== PROBLEM ==
For each line below that includes the string "Tanzania", show the whole line.

Stored items:
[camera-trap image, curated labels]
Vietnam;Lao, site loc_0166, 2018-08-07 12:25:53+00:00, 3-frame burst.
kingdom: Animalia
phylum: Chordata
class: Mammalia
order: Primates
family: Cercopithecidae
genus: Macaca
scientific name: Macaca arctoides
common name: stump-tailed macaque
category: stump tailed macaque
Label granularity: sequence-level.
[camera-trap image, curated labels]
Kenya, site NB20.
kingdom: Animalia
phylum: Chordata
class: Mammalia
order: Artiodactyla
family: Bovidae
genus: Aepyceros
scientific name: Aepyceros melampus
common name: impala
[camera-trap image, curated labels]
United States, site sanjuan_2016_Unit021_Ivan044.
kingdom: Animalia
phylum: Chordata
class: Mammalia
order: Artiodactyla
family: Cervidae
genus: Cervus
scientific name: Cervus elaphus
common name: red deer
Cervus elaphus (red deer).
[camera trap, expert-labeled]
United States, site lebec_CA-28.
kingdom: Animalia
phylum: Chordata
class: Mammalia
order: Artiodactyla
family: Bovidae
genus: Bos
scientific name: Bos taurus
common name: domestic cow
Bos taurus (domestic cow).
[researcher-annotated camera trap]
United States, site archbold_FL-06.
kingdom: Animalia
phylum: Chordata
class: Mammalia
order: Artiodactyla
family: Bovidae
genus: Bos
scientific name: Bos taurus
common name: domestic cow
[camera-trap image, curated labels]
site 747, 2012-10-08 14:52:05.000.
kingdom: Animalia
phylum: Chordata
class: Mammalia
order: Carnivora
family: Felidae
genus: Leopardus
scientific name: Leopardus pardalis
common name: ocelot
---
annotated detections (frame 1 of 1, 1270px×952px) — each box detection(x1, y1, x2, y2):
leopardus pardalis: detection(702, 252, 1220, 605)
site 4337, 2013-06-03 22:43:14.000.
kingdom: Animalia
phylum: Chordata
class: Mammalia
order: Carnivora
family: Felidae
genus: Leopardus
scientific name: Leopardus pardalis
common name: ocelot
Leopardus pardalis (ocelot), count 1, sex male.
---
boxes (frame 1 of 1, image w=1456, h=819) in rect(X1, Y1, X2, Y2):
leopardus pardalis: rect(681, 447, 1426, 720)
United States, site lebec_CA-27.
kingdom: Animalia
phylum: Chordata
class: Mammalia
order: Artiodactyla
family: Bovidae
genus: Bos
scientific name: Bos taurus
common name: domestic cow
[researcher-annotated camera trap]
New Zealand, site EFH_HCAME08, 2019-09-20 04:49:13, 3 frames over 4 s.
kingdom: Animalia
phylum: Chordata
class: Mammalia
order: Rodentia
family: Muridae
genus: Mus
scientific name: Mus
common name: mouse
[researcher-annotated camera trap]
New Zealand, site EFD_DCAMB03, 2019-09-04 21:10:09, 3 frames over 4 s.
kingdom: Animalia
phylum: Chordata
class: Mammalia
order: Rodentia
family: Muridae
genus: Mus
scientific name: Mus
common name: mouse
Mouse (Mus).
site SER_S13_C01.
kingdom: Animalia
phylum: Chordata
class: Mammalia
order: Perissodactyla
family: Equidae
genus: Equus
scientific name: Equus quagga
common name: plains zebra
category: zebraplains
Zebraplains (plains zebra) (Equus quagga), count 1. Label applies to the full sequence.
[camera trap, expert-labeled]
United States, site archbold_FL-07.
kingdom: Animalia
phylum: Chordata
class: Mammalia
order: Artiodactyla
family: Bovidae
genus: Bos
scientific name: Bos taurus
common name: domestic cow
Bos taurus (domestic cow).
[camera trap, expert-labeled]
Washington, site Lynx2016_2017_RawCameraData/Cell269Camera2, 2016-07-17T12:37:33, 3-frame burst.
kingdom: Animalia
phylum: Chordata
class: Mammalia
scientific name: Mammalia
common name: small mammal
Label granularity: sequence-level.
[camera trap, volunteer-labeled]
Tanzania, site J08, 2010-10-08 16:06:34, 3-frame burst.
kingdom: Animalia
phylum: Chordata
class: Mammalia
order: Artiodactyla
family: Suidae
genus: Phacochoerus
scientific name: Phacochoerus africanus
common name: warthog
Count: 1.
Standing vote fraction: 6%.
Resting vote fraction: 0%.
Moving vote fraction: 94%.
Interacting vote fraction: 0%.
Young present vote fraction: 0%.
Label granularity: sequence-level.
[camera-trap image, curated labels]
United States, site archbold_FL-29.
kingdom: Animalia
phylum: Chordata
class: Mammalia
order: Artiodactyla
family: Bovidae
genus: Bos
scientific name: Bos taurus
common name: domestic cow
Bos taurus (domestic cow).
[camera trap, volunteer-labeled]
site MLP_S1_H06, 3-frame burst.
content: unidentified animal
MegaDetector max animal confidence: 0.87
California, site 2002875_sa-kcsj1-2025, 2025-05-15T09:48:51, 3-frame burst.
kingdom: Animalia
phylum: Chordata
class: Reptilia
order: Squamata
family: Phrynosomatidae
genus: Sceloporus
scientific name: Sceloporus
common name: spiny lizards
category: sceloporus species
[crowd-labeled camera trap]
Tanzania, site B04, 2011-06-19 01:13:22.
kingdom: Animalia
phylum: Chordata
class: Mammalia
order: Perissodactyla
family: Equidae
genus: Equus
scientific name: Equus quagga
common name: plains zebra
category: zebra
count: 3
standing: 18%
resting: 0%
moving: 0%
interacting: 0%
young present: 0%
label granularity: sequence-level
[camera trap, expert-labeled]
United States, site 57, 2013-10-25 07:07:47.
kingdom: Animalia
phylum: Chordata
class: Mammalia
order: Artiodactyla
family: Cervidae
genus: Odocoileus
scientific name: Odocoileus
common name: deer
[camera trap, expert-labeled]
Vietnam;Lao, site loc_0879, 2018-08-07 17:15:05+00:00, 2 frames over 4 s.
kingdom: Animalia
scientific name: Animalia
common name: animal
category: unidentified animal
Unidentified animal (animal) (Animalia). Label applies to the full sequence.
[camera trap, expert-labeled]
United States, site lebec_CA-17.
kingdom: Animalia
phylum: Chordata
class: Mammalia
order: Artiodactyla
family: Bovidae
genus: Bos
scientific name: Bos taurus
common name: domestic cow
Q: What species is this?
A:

== RESPONSE AREA ==
Tanzania, site J08, 2010-10-08 16:06:34, 3-frame burst.
Tanzania, site B04, 2011-06-19 01:13:22.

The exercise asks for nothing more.